- _READING PASSAGE_:
★ ★ ★ ★ ★ ★ ★

Waterworks Clauses Act 1847
- Parliament of the United Kingdom
- Long title: An Act for consolidating in one Act certain Provisions usually contained in Acts authorising the making of Waterworks for supplying Towns with Water.
- Citation: 10 & 11 Vict. c. 17
- Territorial extent: England and Wales; Scotland;

Dates
- Royal assent: 23 April 1847
- Commencement: 23 April 1847
- Repealed: England and Wales: 1 October 1945; Scotland: 16 May 1946;

Other legislation
- Amended by: Waterworks Clauses Act 1863; Perjury Act 1911; False Oaths (Scotland) Act 1933;
- Repealed by: England and Wales: Water Act 1945; Scotland: Water (Scotland) Act 1946;
- Relates to: Companies Clauses Consolidation Act 1845; Companies Clauses Consolidation (Scotland) Act 1845; Lands Clauses Consolidation Act 1845; Lands Clauses Consolidation (Scotland) Act 1845; Railways Clauses Consolidation Act 1845; Railways Clauses Consolidation (Scotland) Act 1845; Markets and Fairs Clauses Act 1847; Gasworks Clauses Act 1847; Commissioners Clauses Act 1847; Harbours, Docks and Piers Clauses Act 1847; Towns Improvement Clauses Act 1847; Cemeteries Clauses Act 1847; Town Police Clauses Act 1847Railways Clauses Act 1863; Waterworks Clauses Act 1863; Companies Clauses Act 1863;

Status: Repealed

Text of statute as originally enacted

= Waterworks Clauses Act 1847 =

The Waterworks Clauses Act 1847 (10 & 11 Vict. c. 17) was an act of the Parliament of the United Kingdom that consolidated, in a single model act, the clauses commonly included in local acts of Parliament authorising the construction of waterworks for supplying towns with water.

★ ★ ★ ★ ★ ★ ★

- _CHECK YOUR UNDERSTANDING_:
1. Return the passage of the article on the Waterworks Clauses Act 1847 between "The Waterworks Clauses" and "construction of waterworks for supplying towns with water.", inclusive.
2. According to the article on the Waterworks Clauses Act 1847, on what date did the Act receive royal assent?
3. Write the next part of the article on the Waterworks Clauses Act 1847, picking up after its final sentence.
The items that follow come from a separate source.

Saved data entries
★ ★ ★ ★ ★ ★ ★

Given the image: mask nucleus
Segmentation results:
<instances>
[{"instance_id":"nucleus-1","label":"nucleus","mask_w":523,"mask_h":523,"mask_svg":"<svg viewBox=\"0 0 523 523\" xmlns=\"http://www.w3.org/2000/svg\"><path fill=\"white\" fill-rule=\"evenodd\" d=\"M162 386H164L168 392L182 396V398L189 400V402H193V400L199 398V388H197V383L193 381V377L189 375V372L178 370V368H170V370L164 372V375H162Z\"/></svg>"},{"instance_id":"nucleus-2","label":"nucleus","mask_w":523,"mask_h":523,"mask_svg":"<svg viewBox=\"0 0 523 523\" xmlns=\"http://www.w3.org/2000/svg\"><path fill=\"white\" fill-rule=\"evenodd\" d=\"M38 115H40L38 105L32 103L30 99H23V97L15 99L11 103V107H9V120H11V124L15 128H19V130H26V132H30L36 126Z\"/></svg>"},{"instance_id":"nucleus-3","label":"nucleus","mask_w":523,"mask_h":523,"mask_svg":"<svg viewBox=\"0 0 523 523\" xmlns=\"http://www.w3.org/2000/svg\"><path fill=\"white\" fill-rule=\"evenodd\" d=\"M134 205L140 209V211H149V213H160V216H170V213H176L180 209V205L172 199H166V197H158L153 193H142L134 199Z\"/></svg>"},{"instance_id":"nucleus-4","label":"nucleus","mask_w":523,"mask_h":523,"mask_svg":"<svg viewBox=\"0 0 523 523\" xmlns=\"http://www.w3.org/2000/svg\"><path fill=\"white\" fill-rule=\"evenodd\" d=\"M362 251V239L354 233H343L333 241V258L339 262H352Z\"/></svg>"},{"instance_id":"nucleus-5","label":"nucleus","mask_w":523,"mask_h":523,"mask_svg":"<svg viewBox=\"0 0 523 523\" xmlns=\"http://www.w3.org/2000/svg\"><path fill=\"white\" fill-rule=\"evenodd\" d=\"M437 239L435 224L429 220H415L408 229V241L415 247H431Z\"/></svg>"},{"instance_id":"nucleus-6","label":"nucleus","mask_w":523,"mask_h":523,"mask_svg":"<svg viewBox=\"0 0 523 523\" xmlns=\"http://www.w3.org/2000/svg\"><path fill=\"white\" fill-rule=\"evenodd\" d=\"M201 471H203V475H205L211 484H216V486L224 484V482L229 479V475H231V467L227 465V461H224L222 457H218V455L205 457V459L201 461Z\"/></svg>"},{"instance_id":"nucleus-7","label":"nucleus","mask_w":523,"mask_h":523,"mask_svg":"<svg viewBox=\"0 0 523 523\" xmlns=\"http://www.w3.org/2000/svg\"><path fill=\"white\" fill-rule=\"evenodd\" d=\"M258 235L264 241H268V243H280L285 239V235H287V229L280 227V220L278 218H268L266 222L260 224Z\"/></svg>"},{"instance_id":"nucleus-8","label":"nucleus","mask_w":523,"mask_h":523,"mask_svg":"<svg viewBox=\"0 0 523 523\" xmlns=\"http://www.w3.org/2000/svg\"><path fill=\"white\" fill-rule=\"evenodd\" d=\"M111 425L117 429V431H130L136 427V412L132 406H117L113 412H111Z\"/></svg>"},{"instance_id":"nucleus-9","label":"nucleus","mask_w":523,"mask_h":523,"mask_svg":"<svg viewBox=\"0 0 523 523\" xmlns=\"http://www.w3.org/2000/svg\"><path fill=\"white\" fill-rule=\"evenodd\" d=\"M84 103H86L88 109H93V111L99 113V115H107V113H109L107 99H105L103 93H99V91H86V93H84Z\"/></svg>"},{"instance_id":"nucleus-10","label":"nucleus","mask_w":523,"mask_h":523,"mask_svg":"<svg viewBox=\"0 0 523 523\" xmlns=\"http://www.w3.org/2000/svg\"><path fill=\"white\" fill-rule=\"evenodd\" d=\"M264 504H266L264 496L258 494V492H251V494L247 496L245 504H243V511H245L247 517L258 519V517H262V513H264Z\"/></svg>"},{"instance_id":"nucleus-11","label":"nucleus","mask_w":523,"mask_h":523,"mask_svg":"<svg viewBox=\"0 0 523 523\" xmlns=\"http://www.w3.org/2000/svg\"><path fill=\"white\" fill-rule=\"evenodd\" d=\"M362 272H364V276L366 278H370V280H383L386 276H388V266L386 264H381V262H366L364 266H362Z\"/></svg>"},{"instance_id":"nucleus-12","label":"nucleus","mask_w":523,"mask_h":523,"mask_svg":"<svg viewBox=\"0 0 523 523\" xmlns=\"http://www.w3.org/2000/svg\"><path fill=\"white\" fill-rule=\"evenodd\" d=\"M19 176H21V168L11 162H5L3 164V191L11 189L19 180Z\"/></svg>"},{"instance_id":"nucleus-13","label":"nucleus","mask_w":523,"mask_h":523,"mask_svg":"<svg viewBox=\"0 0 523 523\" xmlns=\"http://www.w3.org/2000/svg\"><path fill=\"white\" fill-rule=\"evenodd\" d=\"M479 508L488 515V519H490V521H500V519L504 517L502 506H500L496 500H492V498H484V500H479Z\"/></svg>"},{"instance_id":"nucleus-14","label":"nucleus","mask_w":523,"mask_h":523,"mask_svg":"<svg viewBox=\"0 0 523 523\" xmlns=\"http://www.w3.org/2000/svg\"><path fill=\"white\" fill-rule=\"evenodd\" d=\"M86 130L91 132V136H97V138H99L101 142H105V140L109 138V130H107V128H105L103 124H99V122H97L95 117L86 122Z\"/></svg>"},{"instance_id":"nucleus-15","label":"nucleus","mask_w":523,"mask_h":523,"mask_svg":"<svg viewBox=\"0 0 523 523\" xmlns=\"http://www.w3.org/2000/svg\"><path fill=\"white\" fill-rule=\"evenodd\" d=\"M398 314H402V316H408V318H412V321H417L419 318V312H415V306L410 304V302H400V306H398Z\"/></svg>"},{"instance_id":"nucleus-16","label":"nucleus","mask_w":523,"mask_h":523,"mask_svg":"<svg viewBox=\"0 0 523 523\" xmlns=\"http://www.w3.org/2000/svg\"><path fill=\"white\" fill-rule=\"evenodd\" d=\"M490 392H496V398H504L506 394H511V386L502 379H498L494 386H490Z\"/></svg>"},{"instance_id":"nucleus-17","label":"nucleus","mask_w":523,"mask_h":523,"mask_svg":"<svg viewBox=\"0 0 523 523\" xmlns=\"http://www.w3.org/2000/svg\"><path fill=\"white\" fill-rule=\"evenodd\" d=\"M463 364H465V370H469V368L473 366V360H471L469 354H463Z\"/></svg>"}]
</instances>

★ ★ ★ ★ ★ ★ ★

- _RESPONSES FOR EACH TASK_:
1.
The Waterworks Clauses Act 1847 (10 & 11 Vict. c. 17) was an act of the Parliament of the United Kingdom that consolidated, in a single model act, the clauses commonly included in local acts of Parliament authorising the construction of waterworks for supplying towns with water.

2. 23 April 1847

3.
== Subsequent developments ==
Sections 86 and 94, and sections 55 and 59 so far as they related to special acts with which the Waterworks Clauses Act 1863 was incorporated, were repealed by section 1 of, and the schedule to, the Statute Law Revision Act 1875 (38 & 39 Vict. c. 66), which came into force on 11 August 1875.

Section 84 of the act was repealed by the Statute Law Revision Act 1894 (57 & 58 Vict. c. 56), which came into force on 25 August 1894.

The whole act was repealed for England and Wales by section 62 of, and the fifth schedule to, the Water Act 1945 (8 & 9 Geo. 6. c. 42), which came into force on 1 October 1945. The whole act was repealed, for Scotland, by section 87 of, and the fifth schedule to, the Water (Scotland) Act 1946 (9 & 10 Geo. 6. c. 42), which came into force on 16 May 1946.

The whole act was repealed for the Republic of Ireland by sections 3 and 4(1) of, and schedule 1 to, the Water Services Act 2007.